Leila, a colleague at the ISM, asked our neighbours’ children to write some of their impressions on the atrocious tragedy we’re enduring. Here are some extracts of their words, the horrors of war seen through the pure and innocent gaze of Gaza’s children:
Suzanne, aged 15: “The life in Gaza is very difficult. Actually we can’t describe everything. We can’t sleep, we can’t go to school and study. We feel a lot of feelings, sometimes we feel afraid and worry because the planes and the ships, they hit 24 hours. Sometimes we feel bored because there is no electricity during the day, and in the night, it is coming just four hours and when it comes we are watching the news on TV. And we see kids and women who are injured and dead. So we live in the siege and war.”
From Fatma, 13: “It was the hardest week in our life. In the first day we were in school, having the final exam of the first term, then the explosions started, many students were killed and injured, and the others surely lost a relative or a neighbour. There is no electricity, no food, no bread. What can we do - it’s the Israelis! All the people in the world celebrated the new year, we also celebrate but in a different way.”
From Sara, 11: “Gaza is living in a siege, like a big jail: no water, no electric power. People feel afraid, don’t sleep at night, and every day more people are killed. Until now, more than 400 are killed and more than 2000 injured. And students had their final first term exams, so Israel hit the Ministry of Education, and a lot of ministries. Every day people are asking when will it end, and they are waiting for more ships with activist like Vittorio and Leila.”
Darween, 8: “I am a Palestinian kid, I won’t leave my country so I will have lots of advantages because I won’t leave my country and I hear a sound of rockets so I won’t leave my country.”
Meriam is four.
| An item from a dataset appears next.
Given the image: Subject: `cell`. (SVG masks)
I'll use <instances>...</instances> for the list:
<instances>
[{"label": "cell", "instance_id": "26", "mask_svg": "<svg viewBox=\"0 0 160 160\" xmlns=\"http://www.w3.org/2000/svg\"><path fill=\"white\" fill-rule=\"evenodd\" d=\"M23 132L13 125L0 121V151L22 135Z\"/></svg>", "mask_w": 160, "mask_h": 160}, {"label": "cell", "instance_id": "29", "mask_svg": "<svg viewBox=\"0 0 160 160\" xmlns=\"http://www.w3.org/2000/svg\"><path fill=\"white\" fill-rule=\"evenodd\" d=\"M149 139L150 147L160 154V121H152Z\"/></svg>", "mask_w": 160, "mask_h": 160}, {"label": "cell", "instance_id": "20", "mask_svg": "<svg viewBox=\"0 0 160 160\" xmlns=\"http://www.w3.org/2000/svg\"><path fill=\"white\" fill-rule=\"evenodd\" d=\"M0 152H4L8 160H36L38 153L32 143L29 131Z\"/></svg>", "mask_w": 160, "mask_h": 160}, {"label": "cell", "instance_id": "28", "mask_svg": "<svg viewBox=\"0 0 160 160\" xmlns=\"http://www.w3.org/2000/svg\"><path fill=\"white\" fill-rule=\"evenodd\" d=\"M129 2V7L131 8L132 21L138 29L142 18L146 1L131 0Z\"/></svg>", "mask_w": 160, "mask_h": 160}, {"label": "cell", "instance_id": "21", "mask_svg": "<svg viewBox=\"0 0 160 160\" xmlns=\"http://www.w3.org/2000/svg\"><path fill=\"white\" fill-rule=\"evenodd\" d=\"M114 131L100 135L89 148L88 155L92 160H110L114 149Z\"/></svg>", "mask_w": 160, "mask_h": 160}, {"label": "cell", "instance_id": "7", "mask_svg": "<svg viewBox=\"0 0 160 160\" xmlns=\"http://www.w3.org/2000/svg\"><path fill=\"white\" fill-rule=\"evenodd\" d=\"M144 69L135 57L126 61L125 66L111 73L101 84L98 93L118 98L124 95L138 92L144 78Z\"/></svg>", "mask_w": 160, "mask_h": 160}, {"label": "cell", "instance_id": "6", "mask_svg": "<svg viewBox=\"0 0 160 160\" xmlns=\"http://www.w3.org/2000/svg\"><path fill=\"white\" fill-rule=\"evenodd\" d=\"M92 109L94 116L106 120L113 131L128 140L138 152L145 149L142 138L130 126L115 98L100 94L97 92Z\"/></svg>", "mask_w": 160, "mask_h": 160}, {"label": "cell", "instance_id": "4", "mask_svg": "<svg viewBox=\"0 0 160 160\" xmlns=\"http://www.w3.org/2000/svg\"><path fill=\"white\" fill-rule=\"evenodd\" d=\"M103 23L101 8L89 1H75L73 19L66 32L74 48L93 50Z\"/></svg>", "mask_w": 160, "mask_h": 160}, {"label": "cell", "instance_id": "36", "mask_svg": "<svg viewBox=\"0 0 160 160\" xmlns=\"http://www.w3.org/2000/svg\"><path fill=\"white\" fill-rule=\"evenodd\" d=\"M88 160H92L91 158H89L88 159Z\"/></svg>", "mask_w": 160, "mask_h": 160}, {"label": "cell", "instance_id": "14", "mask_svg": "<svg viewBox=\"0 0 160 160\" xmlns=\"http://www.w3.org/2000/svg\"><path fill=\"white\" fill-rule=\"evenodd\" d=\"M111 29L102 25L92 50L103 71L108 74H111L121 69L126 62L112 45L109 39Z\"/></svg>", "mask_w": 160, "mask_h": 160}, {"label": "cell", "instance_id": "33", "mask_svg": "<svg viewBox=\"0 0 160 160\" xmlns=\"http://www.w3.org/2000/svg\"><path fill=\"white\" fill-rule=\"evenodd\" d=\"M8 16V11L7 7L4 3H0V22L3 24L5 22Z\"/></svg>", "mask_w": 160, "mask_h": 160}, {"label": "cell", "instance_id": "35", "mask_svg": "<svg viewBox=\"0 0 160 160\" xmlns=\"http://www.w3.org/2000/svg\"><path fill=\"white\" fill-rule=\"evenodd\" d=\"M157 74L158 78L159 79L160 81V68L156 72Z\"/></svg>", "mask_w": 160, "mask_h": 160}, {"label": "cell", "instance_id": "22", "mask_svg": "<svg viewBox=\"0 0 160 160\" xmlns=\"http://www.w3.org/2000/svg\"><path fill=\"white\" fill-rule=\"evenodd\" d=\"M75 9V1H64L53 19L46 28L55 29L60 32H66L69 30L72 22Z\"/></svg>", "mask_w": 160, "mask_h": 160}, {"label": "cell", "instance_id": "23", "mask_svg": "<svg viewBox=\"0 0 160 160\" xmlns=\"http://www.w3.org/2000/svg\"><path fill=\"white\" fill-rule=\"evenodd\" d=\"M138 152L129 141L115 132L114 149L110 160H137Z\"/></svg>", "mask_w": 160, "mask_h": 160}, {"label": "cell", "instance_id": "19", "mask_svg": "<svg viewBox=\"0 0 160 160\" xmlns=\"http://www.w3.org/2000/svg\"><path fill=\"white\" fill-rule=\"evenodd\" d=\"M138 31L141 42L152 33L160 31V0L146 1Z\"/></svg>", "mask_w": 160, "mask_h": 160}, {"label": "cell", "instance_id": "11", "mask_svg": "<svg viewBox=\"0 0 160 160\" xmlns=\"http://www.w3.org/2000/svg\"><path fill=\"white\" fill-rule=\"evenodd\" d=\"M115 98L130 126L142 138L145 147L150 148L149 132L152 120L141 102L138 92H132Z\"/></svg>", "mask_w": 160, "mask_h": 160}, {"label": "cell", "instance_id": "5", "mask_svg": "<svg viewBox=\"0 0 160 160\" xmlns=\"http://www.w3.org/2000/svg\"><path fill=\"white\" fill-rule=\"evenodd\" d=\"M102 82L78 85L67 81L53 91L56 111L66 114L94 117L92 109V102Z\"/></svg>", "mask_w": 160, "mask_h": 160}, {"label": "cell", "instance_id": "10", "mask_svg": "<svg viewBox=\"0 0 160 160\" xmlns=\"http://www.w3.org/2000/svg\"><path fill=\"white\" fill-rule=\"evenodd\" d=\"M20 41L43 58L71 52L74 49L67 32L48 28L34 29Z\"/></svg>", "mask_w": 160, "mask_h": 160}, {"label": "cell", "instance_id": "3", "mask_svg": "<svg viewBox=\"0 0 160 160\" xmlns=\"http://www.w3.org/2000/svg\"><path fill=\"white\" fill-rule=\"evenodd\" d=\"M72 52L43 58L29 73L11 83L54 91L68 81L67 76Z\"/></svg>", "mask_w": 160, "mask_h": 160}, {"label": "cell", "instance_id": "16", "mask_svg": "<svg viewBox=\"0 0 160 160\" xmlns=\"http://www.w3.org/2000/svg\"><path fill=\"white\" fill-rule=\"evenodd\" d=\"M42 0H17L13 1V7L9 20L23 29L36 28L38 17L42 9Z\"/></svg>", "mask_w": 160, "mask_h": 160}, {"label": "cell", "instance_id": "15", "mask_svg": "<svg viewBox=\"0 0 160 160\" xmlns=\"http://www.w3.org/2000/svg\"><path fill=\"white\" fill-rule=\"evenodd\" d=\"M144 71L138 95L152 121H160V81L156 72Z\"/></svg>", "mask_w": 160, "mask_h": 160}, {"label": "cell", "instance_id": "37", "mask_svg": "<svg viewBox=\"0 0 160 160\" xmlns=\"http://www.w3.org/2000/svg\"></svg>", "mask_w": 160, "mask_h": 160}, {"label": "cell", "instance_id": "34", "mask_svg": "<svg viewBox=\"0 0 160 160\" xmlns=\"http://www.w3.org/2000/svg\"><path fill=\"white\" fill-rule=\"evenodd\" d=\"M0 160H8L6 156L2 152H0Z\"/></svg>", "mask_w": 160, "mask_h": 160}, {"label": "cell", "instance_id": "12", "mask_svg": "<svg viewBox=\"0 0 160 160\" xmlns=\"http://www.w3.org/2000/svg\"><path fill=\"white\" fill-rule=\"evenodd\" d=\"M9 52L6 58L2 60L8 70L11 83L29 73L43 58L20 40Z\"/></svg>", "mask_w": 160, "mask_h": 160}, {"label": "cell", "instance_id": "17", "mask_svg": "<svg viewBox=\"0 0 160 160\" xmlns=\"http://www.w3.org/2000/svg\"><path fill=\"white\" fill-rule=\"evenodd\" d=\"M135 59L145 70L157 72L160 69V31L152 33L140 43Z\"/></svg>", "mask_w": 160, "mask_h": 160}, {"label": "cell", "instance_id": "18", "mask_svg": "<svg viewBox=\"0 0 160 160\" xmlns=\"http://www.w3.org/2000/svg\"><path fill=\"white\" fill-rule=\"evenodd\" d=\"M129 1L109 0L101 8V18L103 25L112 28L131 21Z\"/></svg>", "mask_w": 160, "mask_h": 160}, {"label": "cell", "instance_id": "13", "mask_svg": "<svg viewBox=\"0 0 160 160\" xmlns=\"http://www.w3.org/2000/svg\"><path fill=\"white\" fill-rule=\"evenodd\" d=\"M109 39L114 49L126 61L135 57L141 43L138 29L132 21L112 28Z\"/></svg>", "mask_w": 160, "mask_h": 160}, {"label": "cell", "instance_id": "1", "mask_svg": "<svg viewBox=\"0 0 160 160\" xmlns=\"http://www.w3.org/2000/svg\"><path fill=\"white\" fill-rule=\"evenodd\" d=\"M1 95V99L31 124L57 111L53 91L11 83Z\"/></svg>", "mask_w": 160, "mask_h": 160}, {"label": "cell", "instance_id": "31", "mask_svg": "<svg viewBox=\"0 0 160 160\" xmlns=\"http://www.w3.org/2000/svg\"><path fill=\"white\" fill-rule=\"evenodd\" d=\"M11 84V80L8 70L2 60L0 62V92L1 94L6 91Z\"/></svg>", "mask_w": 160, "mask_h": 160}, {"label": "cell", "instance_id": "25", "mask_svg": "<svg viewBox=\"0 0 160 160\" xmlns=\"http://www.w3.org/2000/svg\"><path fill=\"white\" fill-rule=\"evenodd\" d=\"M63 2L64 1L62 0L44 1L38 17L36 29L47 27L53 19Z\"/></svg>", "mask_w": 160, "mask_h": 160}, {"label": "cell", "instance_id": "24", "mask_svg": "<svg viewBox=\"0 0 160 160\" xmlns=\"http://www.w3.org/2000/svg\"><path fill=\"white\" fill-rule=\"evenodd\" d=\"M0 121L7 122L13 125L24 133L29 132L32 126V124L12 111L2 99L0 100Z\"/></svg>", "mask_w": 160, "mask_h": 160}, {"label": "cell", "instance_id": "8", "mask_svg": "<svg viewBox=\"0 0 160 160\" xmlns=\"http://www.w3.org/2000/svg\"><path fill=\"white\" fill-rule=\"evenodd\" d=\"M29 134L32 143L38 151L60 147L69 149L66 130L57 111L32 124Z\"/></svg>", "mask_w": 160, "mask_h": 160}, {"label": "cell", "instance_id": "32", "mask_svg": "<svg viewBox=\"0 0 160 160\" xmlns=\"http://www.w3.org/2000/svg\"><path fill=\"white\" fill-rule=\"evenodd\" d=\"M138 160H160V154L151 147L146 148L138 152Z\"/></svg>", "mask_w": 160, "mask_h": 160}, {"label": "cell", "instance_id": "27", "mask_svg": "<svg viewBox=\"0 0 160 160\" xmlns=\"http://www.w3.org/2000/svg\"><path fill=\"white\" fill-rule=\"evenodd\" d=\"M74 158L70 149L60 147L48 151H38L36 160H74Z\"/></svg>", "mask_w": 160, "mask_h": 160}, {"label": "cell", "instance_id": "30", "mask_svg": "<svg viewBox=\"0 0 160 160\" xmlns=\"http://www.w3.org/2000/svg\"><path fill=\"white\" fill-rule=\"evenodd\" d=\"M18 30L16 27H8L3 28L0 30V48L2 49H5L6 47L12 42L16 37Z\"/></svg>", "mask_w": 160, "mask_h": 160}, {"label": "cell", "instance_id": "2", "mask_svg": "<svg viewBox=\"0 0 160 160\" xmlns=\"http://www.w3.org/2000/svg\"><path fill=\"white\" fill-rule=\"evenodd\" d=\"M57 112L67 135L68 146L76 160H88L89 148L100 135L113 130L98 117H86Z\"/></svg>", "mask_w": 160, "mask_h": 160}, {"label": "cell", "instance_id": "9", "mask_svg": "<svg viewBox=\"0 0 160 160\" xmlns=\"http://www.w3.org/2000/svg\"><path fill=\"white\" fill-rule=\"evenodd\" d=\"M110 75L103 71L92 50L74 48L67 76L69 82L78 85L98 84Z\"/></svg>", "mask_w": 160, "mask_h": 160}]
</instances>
Her siblings asked her, “what do you feel when you hear the rockets?” And she said, “I feel afraid!”, before running to take cover behind her father’s legs.
Gaza is sadly shrouded in obscurity in the last ten days. I can recharge my computer and phone only in the hospitals. We watch TV with the doctors and paramedics while waiting for an urgent call. We listen to the rumblings in the distance, and after a few minutes the Arab satellite networks refer exactly where the explosions take place. We often watch ourselves pull bodies out of the rubble, as if having seen it all in the flesh weren’t enough already. Last night I switched over to an Israeli channel with the remote. They were showing a traditional music festival, complete with scantily-clad showgirls and firework displays in the end. We went back to our horror, not on screen but in the ambulances. Israel has every right to laugh and sing even while they’re massacring their neighbours. Palestinians only ask to die a different kind of death – say, of old age.